Basically raid 1 setups don't actually fix any of these problems, except through the use of massive additional parity disks overhead. Overhead that can also be applied to other RAID algorithsm to much better effect. AKA a mirrored RAID 6 provides far more protection than a mirrored raid 0. Similar levels can be had with 6+6 in environments where that is possible, with trivial capacity overhead.

1 comments

throwaway2048 2832 days ago

Raid 5/6 require parity calculations before data can be written to disk. This is a significant amount of data, especially at high writing speeds. That is what causes the inflight data problem.

Battery and flash backup on controllers dosen't fix the problem of hardware failure (which is significant, especially on big hot controllers.

StillBored 2832 days ago

Again, decent controllers have ECC protection and the like, and frequently are available in HA configurations if your worry is controller failure (along with redundant/dual data paths to the media via SAS/NVMe/etc). Plus, there are a long list of technologies that can be enabled at the HBA layer and pushed all the way to the media (T10 DIF/DIX comes to mind).

But much of this micro level redundancy is overkill as frequently one uses some kind of application level HA/redundancy as well. So, loss of a RAID5/6 disk in a single machine is the functional equivalent of loss of a any combination of RAID 0/1 in the same machine. You still need the higher level redundancy as well as a backup plan.

We could start breaking the discussion up into fabric attached vs direct attach RAID vs Software, but I think its sufficient to say, that RAID5/6 doesn't _increase_ the failure surface in any meaningful way when your not using fly-by-night RAID.

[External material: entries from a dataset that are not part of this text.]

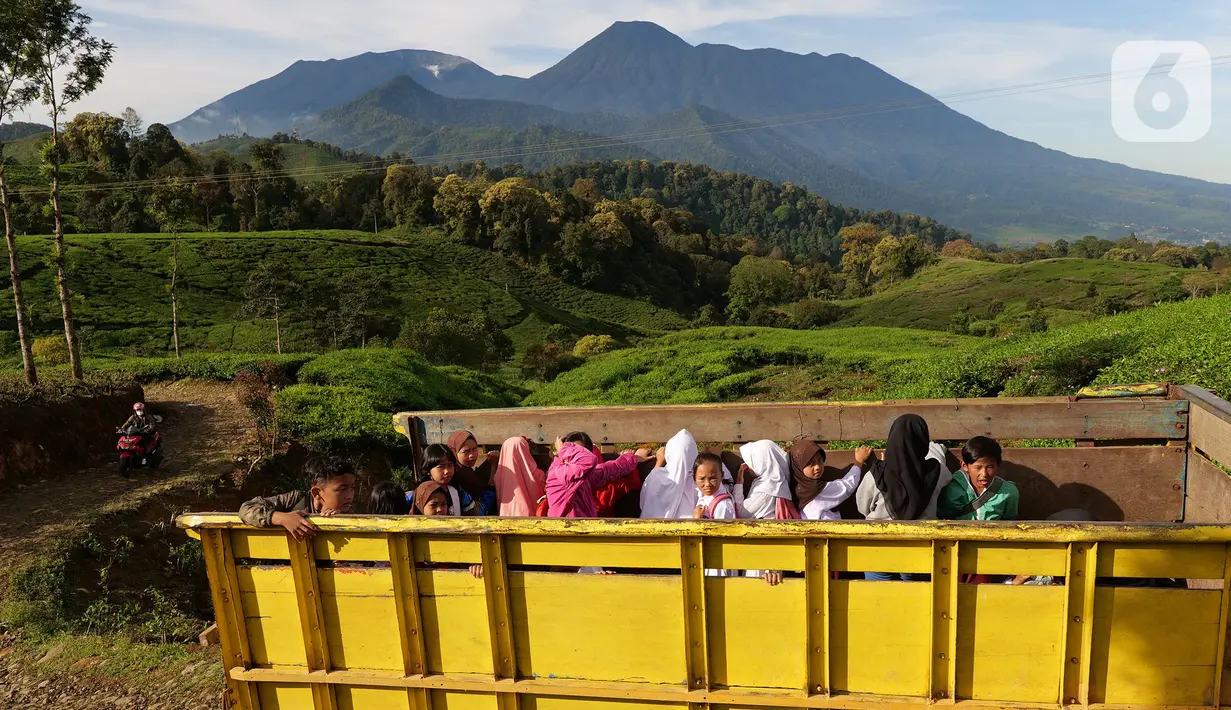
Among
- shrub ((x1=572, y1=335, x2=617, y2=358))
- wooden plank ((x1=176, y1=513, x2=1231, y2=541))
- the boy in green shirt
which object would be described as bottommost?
shrub ((x1=572, y1=335, x2=617, y2=358))

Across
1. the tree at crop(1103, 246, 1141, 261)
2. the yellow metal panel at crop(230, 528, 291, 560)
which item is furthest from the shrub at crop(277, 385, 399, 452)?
the tree at crop(1103, 246, 1141, 261)

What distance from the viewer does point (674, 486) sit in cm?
455

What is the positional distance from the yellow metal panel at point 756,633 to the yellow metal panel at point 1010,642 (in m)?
0.68

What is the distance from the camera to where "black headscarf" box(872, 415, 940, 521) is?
3.98m

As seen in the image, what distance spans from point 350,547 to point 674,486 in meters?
1.93

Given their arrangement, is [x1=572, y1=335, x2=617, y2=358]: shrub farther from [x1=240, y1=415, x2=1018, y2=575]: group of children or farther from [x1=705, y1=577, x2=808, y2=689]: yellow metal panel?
[x1=705, y1=577, x2=808, y2=689]: yellow metal panel

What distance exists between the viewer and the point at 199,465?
1201 centimetres

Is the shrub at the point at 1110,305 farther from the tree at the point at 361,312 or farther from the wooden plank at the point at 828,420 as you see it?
the wooden plank at the point at 828,420

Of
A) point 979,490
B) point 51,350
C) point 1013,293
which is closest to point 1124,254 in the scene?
point 1013,293

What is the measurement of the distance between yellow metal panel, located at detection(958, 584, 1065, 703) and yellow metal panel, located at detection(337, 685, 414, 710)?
8.62ft

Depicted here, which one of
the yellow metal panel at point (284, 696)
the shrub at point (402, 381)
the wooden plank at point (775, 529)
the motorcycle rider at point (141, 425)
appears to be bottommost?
the shrub at point (402, 381)

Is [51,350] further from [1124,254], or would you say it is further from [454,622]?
[1124,254]

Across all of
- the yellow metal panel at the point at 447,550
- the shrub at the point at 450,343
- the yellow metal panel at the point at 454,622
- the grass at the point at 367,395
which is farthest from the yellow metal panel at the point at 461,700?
the shrub at the point at 450,343

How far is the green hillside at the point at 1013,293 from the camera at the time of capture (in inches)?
1713
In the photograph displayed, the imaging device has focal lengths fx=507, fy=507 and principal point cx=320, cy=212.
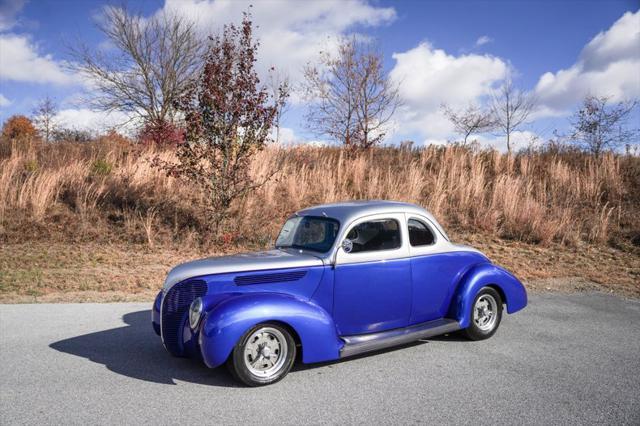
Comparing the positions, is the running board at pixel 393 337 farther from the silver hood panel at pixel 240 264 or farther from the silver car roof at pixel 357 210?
the silver car roof at pixel 357 210

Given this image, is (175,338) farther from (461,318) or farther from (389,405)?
(461,318)

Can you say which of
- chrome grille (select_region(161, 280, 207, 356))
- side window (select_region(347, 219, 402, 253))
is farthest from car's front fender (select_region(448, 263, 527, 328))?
chrome grille (select_region(161, 280, 207, 356))

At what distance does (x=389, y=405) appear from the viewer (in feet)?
13.2

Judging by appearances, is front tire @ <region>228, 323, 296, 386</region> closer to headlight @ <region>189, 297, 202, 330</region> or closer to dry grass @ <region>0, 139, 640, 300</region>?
headlight @ <region>189, 297, 202, 330</region>

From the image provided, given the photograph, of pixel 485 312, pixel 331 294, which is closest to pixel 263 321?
pixel 331 294

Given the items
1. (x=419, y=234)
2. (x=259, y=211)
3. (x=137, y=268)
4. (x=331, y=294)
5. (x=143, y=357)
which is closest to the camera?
(x=331, y=294)

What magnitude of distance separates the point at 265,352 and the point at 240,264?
32.9 inches

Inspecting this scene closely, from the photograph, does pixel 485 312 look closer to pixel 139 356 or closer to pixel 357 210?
pixel 357 210

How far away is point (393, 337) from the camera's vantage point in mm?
5090

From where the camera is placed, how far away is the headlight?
440cm

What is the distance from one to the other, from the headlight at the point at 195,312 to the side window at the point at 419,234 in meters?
2.33

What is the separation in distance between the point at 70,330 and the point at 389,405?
13.7 ft

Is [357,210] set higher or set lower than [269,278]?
higher

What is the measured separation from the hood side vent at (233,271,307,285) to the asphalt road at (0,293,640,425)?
0.90 m
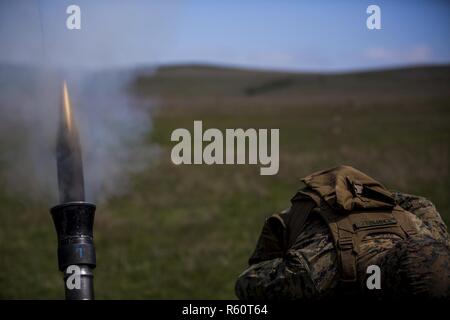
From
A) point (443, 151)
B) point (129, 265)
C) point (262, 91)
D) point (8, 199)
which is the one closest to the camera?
point (129, 265)

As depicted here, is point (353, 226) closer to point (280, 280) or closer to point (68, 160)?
point (280, 280)

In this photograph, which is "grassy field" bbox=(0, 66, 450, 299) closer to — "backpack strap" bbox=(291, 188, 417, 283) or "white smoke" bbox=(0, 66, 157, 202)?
"white smoke" bbox=(0, 66, 157, 202)

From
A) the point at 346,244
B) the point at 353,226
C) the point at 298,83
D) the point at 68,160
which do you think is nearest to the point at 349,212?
the point at 353,226

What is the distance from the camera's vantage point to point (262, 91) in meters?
72.8

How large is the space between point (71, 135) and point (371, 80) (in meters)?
72.5

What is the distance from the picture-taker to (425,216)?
5.35 meters

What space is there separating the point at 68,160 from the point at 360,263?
209 cm

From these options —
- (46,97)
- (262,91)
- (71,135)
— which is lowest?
(71,135)

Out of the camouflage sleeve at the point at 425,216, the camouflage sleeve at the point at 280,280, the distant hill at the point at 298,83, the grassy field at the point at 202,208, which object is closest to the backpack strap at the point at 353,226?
the camouflage sleeve at the point at 425,216

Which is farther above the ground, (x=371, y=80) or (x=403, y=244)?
(x=371, y=80)
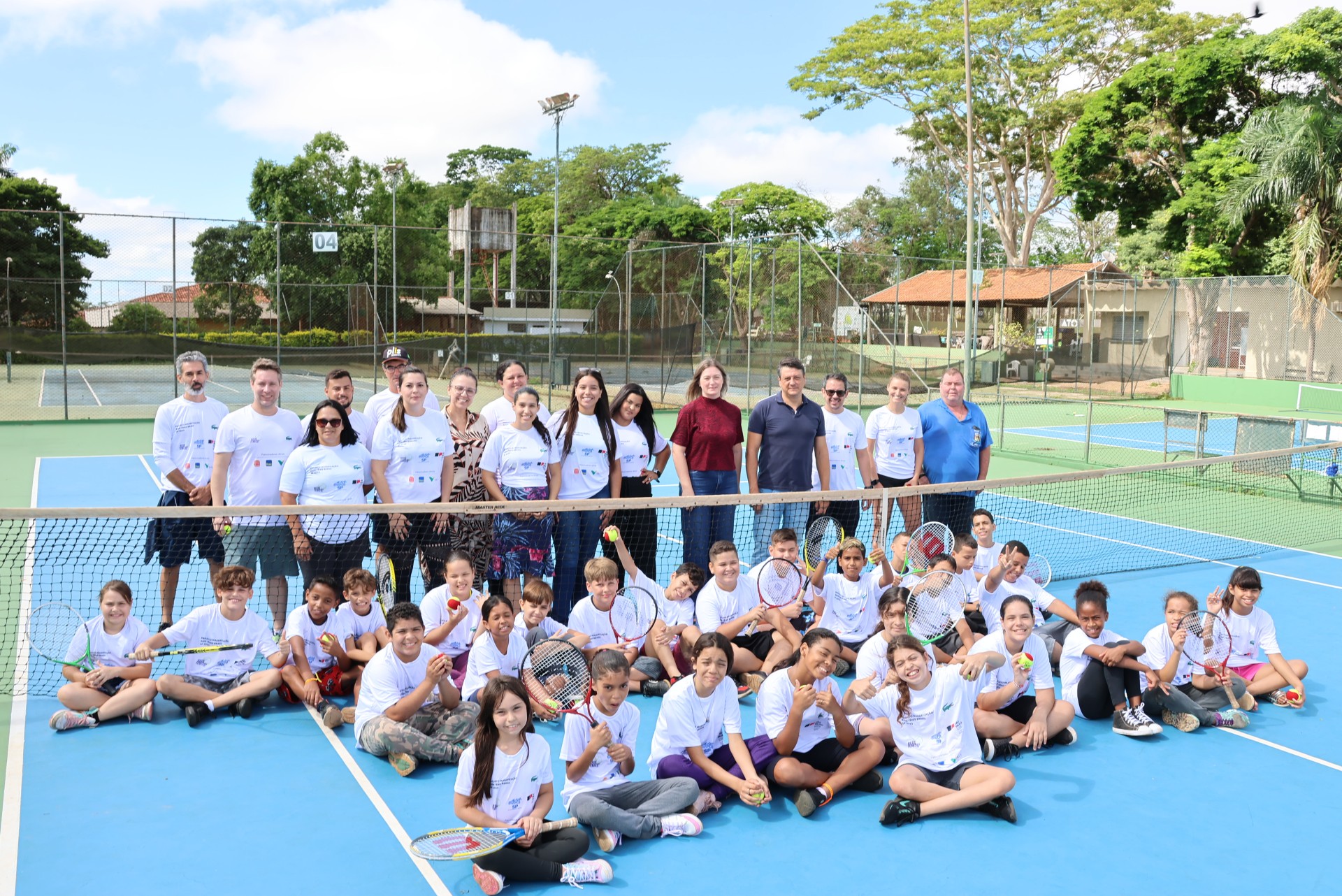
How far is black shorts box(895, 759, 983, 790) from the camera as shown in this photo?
17.6ft

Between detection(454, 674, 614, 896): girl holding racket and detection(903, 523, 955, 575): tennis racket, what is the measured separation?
11.7ft

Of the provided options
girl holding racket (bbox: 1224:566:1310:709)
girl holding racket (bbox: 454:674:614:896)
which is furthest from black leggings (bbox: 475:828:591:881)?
girl holding racket (bbox: 1224:566:1310:709)

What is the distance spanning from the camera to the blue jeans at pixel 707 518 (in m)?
8.15

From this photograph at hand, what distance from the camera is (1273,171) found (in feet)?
98.3

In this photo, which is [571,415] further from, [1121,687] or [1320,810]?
[1320,810]

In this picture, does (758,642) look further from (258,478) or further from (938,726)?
(258,478)

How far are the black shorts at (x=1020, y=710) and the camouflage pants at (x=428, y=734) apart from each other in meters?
3.09

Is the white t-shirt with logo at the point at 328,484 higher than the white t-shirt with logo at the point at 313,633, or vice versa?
the white t-shirt with logo at the point at 328,484

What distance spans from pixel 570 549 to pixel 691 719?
242 cm

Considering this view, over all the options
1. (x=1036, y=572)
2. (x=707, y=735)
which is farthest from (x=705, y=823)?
(x=1036, y=572)

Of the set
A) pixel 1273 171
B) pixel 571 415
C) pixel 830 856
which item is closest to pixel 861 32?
pixel 1273 171

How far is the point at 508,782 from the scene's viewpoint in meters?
4.62

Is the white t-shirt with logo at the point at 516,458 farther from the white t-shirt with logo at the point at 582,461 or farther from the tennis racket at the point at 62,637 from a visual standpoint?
the tennis racket at the point at 62,637

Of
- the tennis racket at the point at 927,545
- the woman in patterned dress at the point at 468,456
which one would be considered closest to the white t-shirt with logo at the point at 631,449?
the woman in patterned dress at the point at 468,456
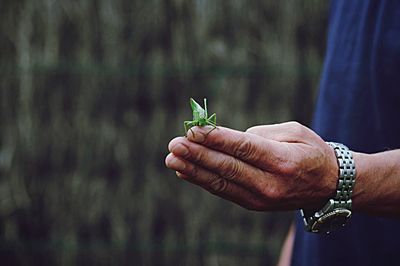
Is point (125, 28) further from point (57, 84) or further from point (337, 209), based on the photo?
point (337, 209)

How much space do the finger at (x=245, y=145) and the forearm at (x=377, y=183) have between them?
0.18 m

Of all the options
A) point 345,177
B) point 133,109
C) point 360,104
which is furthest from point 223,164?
point 133,109

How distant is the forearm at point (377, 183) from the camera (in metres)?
1.29

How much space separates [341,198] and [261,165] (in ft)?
0.62

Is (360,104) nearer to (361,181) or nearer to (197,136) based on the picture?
(361,181)

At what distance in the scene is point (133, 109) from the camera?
2.49 meters

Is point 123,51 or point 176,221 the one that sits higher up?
point 123,51

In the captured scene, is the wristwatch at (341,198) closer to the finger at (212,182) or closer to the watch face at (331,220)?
the watch face at (331,220)

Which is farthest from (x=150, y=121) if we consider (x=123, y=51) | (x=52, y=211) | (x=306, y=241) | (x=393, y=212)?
(x=393, y=212)

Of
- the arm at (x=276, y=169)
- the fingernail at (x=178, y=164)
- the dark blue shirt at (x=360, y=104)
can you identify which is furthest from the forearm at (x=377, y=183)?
the fingernail at (x=178, y=164)

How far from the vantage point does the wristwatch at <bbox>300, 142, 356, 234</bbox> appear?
1.27 meters

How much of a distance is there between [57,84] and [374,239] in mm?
1350

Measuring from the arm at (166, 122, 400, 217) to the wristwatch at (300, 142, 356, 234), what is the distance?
0.04ft

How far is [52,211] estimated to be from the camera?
8.29 feet
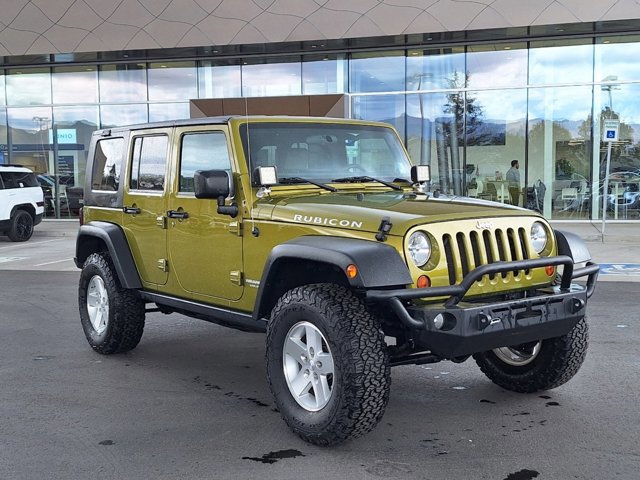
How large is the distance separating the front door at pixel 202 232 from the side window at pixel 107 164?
106 centimetres

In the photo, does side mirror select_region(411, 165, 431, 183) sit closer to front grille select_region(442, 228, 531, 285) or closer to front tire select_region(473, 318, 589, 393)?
front grille select_region(442, 228, 531, 285)

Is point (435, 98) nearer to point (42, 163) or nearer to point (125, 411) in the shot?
point (42, 163)

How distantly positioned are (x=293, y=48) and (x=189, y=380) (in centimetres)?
1754

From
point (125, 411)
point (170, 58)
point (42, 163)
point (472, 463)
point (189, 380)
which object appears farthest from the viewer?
point (42, 163)

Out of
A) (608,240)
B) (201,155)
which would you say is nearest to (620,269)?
(608,240)

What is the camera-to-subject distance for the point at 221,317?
5262 mm

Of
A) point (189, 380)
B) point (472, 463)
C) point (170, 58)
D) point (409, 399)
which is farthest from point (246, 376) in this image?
point (170, 58)

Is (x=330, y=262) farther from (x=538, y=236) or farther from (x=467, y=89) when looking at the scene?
(x=467, y=89)

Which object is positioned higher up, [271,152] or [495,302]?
[271,152]

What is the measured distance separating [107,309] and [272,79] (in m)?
17.4

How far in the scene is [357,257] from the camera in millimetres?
3979

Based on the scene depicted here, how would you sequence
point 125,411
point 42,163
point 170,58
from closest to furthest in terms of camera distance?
1. point 125,411
2. point 170,58
3. point 42,163

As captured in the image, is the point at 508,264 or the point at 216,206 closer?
the point at 508,264

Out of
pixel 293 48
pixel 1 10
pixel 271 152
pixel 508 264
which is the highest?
pixel 1 10
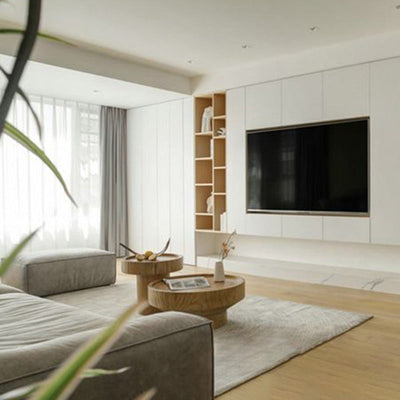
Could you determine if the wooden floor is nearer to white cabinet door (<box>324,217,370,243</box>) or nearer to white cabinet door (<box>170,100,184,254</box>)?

Edit: Maybe what your trying to say is that cache flush/FUA operations for a give piece of data don't cover the parity calculation and buffers? That is false, a controller should not be responding to FUA/etc until the entire (including the parity) block has been persisted. So if the controller dies during the operation the host OS is fully aware that the operation didn't complete. The given block is of course left in some unknown state in this case, but that is true of any write operation that fails like this, regardless of WT/WB/RAID/etc.